■ Source text:
The props of this pattern match those of GuEc2App minus the updatePolicy, which is fixed as UpdatePolicy.replacingUpdate().

akash1810 · 2024-07-30T07:08:45Z

src/experimental/patterns/ec2-app.ts

+    // TODO are these sensible values?
+    const signalTimeoutSeconds = Math.max(
+      targetGroup.healthCheck.timeout?.toSeconds() ?? 0,
+      cfnAutoScalingGroup.healthCheckGracePeriod ?? 0,
+      Duration.minutes(5).toSeconds(),
+    );


IIUC this is the duration CloudFormation will wait for the signal (positive or negative), before aborting the update.

I think using the ASG health check grace period or 5 minutes (whichever is higher) makes sense as a starting point.

I think targetGroup.healthCheck.timeout maps to HealthCheckTimeoutSeconds. This is the timeout for each healthcheck request made by the ALB and has a max timeout of 120 seconds, so I think we could safely drop this one.

adamnfish · 2024-08-01T11:11:27Z

src/experimental/patterns/ec2-app.ts

+ * NOTE: This pattern:
+ *  - Is NOT compatible with the "autoscaling" Riff-Raff deployment type.
+ *  - Your application should include a build number in its filename.
+ *    This value will change across builds, and therefore create a CloudFormation template difference to be deployed.


If the AMI also gets updated by CloudFormation, would that be a separate CloudFormation change, or would we try and do it together in one update? I think the reason this is important is that CloudFormation will rollback failed changes, and we wouldn't it to rollback halfway to the old ASG with the new AMI.

■ Task to carry out:
Extend the code review discussion of the EC2 app pattern, starting after its final comment.

■ Record list:

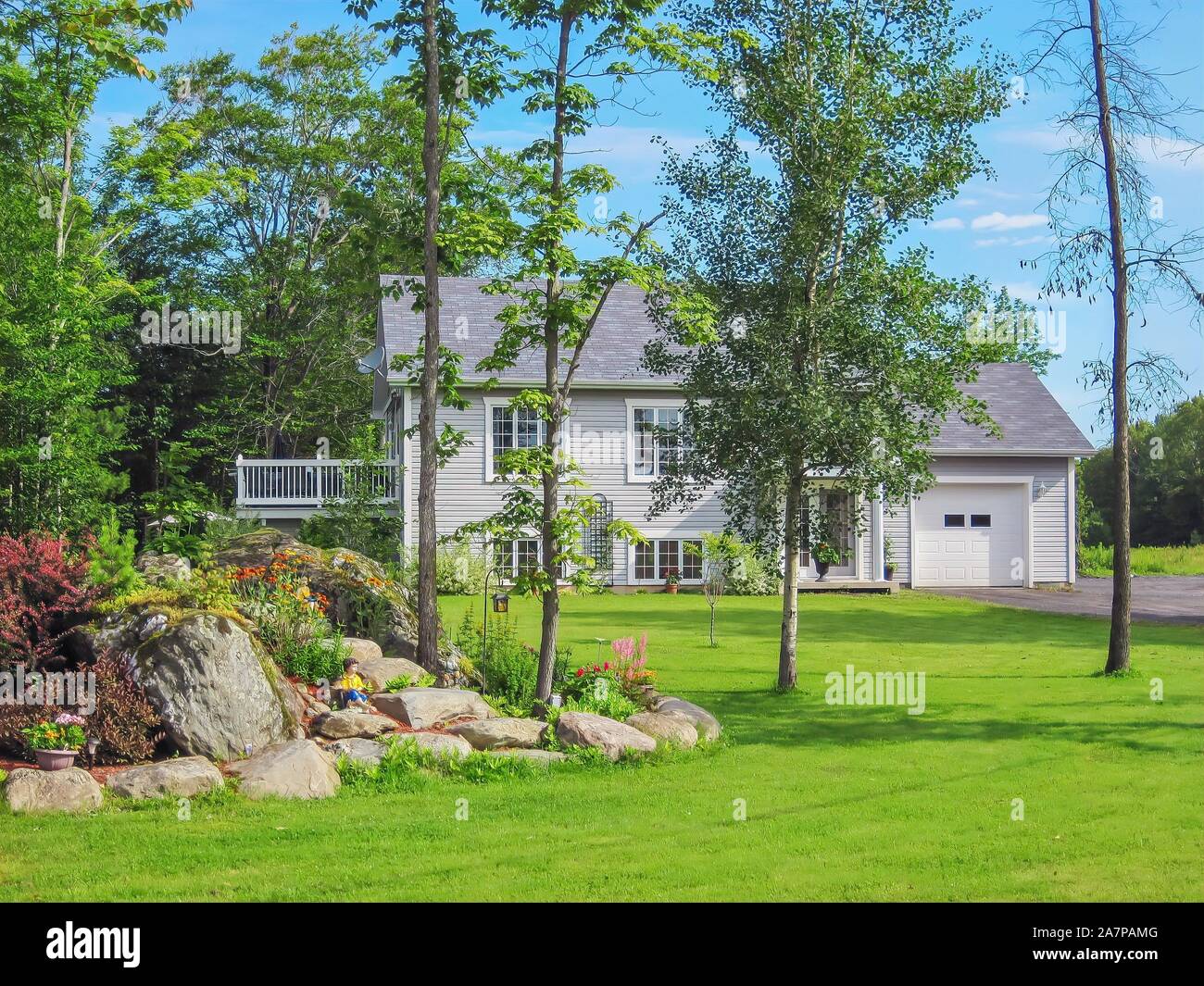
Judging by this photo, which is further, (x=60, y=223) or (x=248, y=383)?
(x=248, y=383)

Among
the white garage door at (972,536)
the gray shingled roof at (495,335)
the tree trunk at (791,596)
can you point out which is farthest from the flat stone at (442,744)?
the white garage door at (972,536)

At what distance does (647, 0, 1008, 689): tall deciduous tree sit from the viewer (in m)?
12.3

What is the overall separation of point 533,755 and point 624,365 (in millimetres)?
17933

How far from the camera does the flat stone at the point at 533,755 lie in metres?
9.41

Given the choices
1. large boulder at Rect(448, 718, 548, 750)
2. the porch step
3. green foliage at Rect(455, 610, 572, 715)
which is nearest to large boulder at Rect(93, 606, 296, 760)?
large boulder at Rect(448, 718, 548, 750)

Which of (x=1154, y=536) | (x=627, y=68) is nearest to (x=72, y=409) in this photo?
A: (x=627, y=68)

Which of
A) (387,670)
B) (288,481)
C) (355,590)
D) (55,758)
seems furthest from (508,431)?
(55,758)

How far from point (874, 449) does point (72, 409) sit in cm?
1438

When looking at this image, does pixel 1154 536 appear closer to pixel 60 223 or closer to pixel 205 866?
pixel 60 223

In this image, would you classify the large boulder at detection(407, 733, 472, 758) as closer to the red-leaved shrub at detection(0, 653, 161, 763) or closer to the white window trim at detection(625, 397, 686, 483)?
the red-leaved shrub at detection(0, 653, 161, 763)

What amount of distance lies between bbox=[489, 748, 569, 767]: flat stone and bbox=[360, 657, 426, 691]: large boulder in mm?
2047

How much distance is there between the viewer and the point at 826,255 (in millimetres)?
12828

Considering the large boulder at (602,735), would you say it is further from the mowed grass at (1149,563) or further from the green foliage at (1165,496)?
the green foliage at (1165,496)

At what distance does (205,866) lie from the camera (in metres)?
6.74
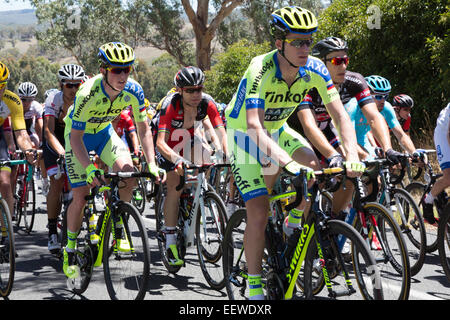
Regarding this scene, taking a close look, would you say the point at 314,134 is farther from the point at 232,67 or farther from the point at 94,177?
the point at 232,67

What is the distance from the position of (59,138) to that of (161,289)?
9.35 feet

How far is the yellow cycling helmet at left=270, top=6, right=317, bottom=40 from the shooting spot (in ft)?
13.8

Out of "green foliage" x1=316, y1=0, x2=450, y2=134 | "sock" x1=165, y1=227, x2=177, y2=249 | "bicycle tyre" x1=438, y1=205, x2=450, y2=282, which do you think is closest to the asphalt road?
"bicycle tyre" x1=438, y1=205, x2=450, y2=282

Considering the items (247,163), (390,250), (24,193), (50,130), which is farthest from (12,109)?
(390,250)

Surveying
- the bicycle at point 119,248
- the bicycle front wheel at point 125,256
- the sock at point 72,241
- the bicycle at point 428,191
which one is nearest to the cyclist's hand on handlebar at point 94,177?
the bicycle at point 119,248

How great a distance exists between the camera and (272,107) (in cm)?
449

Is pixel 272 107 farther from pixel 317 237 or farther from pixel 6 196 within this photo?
pixel 6 196

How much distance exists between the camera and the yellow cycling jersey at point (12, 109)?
254 inches

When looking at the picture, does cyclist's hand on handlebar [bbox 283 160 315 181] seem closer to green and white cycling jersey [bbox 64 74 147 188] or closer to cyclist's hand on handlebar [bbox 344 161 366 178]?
cyclist's hand on handlebar [bbox 344 161 366 178]

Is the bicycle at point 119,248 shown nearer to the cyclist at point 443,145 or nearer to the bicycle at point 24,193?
the cyclist at point 443,145

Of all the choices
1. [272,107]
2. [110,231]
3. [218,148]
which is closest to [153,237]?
[218,148]

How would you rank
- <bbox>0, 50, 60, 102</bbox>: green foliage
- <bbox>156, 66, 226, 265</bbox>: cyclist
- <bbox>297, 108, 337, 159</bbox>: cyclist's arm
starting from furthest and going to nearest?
<bbox>0, 50, 60, 102</bbox>: green foliage → <bbox>156, 66, 226, 265</bbox>: cyclist → <bbox>297, 108, 337, 159</bbox>: cyclist's arm

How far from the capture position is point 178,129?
21.4 feet

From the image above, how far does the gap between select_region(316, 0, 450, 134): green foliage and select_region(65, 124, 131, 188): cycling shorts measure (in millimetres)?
8221
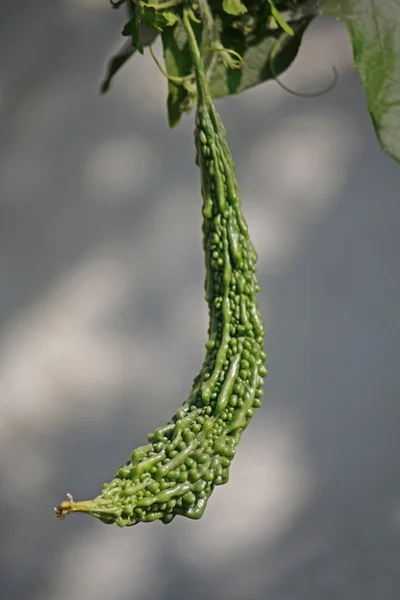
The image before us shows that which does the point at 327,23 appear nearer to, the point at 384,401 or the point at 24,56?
the point at 24,56

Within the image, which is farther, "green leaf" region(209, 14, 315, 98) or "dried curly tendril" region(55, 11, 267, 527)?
"green leaf" region(209, 14, 315, 98)

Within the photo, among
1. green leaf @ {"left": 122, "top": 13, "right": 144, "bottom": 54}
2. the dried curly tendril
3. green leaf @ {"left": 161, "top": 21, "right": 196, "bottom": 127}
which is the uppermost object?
green leaf @ {"left": 122, "top": 13, "right": 144, "bottom": 54}

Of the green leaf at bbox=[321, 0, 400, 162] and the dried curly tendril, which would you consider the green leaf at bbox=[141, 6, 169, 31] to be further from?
the green leaf at bbox=[321, 0, 400, 162]

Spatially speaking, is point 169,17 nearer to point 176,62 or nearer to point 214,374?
point 176,62

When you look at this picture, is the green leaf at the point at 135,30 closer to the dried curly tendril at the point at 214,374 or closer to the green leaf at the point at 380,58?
the dried curly tendril at the point at 214,374

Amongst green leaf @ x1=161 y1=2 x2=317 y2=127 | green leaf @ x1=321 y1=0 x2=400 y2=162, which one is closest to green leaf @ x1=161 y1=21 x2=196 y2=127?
green leaf @ x1=161 y1=2 x2=317 y2=127
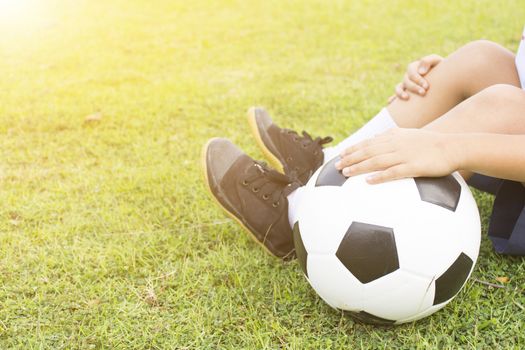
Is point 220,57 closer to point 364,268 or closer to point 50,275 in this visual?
point 50,275

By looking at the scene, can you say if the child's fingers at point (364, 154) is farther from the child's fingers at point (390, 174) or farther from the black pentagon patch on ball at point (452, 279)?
the black pentagon patch on ball at point (452, 279)

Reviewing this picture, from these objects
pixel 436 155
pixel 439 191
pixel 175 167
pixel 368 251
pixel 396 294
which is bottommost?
pixel 175 167

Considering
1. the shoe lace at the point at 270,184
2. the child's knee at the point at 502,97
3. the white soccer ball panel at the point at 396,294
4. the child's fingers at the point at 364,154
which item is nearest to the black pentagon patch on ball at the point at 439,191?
the child's fingers at the point at 364,154

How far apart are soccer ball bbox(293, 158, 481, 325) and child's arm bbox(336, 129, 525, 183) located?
4 cm

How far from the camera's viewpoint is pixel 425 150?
1.69 metres

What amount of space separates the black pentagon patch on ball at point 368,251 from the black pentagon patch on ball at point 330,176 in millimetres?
169

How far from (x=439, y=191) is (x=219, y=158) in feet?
3.26

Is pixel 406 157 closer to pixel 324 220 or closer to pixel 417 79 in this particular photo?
pixel 324 220

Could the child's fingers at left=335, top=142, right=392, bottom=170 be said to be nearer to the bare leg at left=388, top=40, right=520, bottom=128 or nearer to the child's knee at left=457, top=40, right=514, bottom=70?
the bare leg at left=388, top=40, right=520, bottom=128

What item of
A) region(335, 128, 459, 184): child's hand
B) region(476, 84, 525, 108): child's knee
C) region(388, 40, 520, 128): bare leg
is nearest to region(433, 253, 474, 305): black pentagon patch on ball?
region(335, 128, 459, 184): child's hand

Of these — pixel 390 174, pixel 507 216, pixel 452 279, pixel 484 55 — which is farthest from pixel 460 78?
pixel 452 279

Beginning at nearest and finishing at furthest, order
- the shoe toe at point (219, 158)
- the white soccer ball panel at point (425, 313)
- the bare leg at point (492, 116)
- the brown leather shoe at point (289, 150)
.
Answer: the white soccer ball panel at point (425, 313) < the bare leg at point (492, 116) < the shoe toe at point (219, 158) < the brown leather shoe at point (289, 150)

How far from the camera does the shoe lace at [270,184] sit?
2209 mm

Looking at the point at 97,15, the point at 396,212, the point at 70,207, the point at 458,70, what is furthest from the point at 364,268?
the point at 97,15
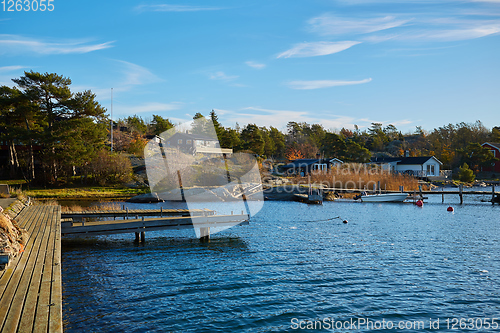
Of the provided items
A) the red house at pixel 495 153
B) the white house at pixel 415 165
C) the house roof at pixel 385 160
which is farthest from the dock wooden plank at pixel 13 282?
the red house at pixel 495 153

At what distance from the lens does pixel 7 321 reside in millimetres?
5438

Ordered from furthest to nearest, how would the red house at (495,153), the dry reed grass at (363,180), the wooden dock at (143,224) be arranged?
1. the red house at (495,153)
2. the dry reed grass at (363,180)
3. the wooden dock at (143,224)

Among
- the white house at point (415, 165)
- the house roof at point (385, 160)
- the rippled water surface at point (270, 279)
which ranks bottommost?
the rippled water surface at point (270, 279)

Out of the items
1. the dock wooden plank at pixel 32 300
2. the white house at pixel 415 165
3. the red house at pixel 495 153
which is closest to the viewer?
the dock wooden plank at pixel 32 300

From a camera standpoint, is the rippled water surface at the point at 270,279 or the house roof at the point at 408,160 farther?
the house roof at the point at 408,160

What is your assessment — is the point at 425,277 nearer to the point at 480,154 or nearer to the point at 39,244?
the point at 39,244

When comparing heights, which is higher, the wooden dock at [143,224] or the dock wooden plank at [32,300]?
the dock wooden plank at [32,300]

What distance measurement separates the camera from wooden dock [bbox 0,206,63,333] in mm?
5418

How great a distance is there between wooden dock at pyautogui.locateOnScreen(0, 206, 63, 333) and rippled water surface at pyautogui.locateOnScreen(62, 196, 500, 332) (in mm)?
1570

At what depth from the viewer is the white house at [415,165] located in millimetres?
75688

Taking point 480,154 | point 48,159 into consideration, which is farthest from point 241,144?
point 480,154

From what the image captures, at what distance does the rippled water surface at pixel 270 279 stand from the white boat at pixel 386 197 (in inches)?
874

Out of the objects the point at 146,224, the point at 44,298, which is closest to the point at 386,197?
the point at 146,224

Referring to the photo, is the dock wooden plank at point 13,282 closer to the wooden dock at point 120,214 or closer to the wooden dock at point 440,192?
the wooden dock at point 120,214
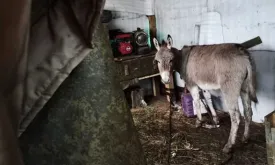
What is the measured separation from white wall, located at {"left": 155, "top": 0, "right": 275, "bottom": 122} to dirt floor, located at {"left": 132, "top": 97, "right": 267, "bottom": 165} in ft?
1.92

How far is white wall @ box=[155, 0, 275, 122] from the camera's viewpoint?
3.76 m

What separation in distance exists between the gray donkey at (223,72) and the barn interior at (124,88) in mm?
386

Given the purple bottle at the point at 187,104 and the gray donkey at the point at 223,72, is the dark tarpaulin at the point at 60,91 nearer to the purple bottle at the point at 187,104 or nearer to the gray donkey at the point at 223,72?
the gray donkey at the point at 223,72

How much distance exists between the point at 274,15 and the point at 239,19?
1.65 feet

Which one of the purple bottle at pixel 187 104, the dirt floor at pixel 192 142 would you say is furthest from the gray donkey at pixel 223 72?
the purple bottle at pixel 187 104

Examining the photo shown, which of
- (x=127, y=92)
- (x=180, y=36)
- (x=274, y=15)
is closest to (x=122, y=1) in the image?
(x=180, y=36)

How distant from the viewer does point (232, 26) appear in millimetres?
4168

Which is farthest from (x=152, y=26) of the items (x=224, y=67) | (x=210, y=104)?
(x=224, y=67)

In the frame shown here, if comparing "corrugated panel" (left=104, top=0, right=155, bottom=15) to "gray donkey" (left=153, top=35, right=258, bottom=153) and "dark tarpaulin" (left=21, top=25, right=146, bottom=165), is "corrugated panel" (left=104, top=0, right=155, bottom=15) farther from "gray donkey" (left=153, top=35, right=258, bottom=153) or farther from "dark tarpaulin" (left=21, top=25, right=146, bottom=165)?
"dark tarpaulin" (left=21, top=25, right=146, bottom=165)

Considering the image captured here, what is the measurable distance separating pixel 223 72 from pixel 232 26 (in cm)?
104

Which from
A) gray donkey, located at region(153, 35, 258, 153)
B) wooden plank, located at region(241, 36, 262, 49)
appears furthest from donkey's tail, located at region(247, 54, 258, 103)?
wooden plank, located at region(241, 36, 262, 49)

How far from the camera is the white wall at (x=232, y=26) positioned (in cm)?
376

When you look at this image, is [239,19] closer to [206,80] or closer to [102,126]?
[206,80]

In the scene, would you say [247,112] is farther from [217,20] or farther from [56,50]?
[56,50]
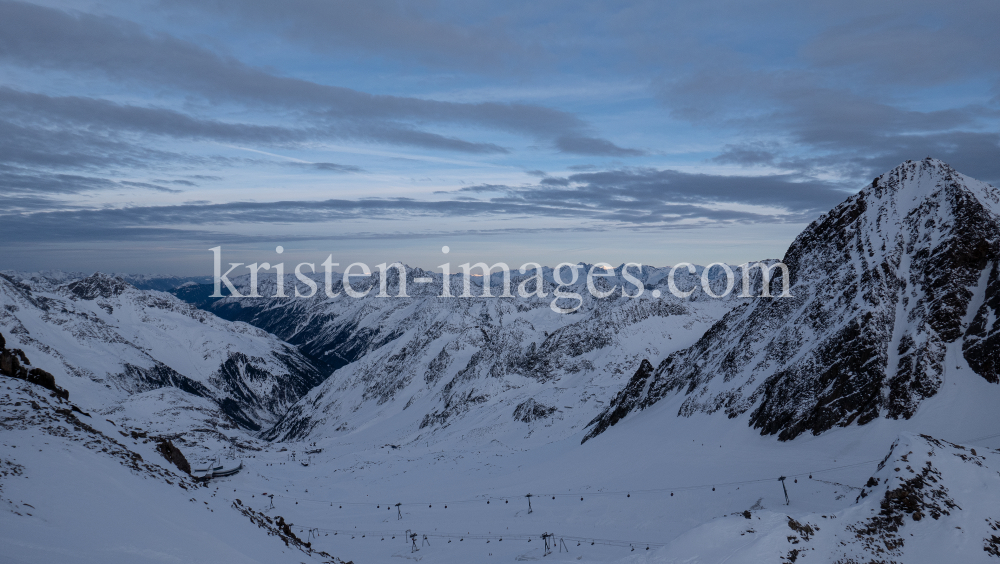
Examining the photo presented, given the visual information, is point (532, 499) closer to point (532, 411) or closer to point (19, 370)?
point (19, 370)

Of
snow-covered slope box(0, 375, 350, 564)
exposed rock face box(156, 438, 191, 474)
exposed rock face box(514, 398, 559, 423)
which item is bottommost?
exposed rock face box(514, 398, 559, 423)

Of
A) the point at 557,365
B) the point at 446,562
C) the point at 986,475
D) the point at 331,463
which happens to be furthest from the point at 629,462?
the point at 557,365

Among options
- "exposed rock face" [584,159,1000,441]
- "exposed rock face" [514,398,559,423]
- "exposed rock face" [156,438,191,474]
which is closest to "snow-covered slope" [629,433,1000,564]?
"exposed rock face" [584,159,1000,441]

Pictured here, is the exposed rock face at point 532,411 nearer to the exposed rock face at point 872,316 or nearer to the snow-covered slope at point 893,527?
the exposed rock face at point 872,316

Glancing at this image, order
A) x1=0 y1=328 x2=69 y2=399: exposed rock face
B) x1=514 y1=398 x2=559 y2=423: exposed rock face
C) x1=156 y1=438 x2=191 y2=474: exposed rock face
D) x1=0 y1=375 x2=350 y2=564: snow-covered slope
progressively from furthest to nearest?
x1=514 y1=398 x2=559 y2=423: exposed rock face < x1=156 y1=438 x2=191 y2=474: exposed rock face < x1=0 y1=328 x2=69 y2=399: exposed rock face < x1=0 y1=375 x2=350 y2=564: snow-covered slope

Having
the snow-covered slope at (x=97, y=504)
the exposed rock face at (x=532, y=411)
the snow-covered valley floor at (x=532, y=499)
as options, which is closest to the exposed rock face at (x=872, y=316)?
the snow-covered valley floor at (x=532, y=499)

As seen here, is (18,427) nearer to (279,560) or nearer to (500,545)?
(279,560)

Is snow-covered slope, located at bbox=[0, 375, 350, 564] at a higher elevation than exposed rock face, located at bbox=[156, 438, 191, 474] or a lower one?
higher

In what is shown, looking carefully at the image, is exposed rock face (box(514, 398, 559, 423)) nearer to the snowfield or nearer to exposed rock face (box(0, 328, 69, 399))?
the snowfield
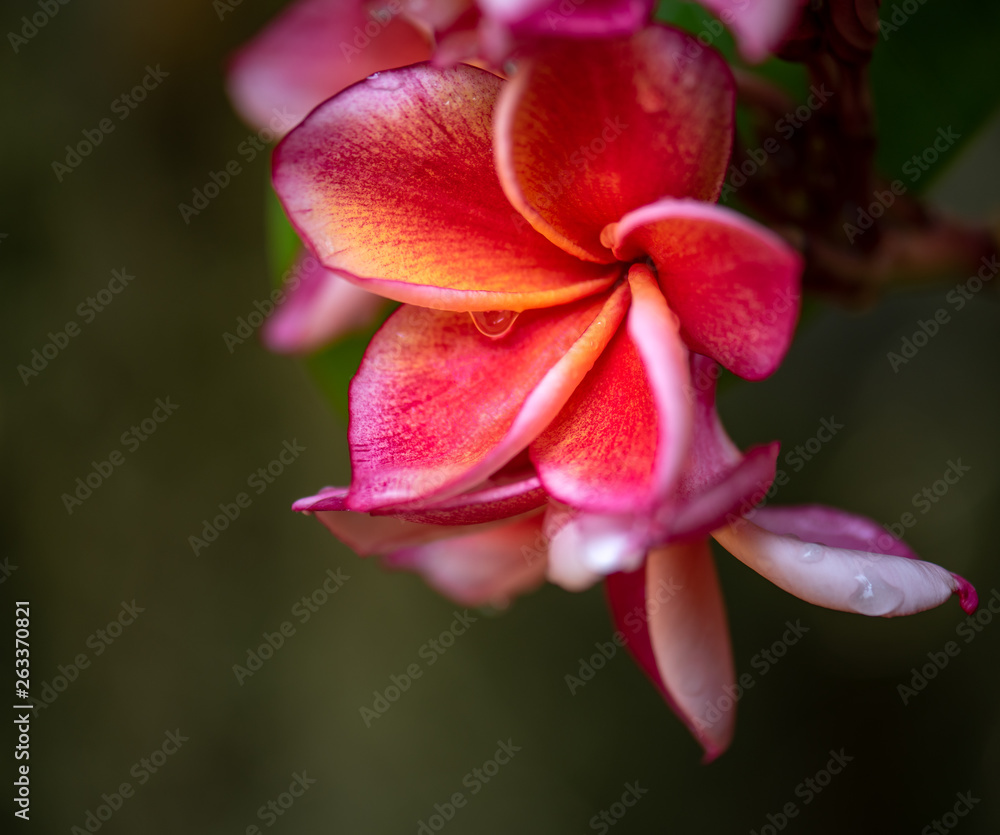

■ Exercise result:
Currently, Riff-Raff attempts to update the AMI on each deployment. That is, the changes are bundled together into one.

adamnfish · 2024-08-01T11:19:56Z

src/experimental/patterns/ec2-app.ts

+    `aws` is available via AMIgo baked AMIs.
+    See https://github.com/guardian/amigo/tree/main/roles/aws-tools.
+     */
+    userData.addCommands(


I'd love us to move away from teams having to write the boiler plate of fetching their application from S3. We don't necessarily have to think about this at the same time, but if we're already changing artifacts around to include the build number, is this an opportunity to remove this as well at the same time, with only one breaking change?

I'd say Ideally userdata should be used by teams for appplication specific work if required, and we'd have everything needed for deploying and running a "normal" application in place.

Again, no need to tackle everything at once so if this is non-trivial then for sure let's consider it later.

adamnfish · 2024-08-01T11:21:04Z

src/experimental/patterns/ec2-app.ts

+          --region ${region} \
+          --targets Id=$INSTANCE_ID,Port=${applicationPort} \
+          --query "TargetHealthDescriptions[0].TargetHealth.State")
+      done


Should we add a log line here to say words to the effect of "yeah we're all good, I got healthy back from the target health call"?

ASGs with an update policy will get deployed via CloudFormation, instead of Riff-Raff's `autoscaling` deployment type.

…a CloudFormation

…arkers This should make it easier to parse a user data string if ever one is debugging.

akash1810 · 2024-09-02T15:13:34Z

Here is a summary of observations made. I think the negative changes this mechanism creates for incident triaging outweighs the benefits.

Launch templates

Launch templates are a prerequisite for this solution; we still have a number of services using launch configurations.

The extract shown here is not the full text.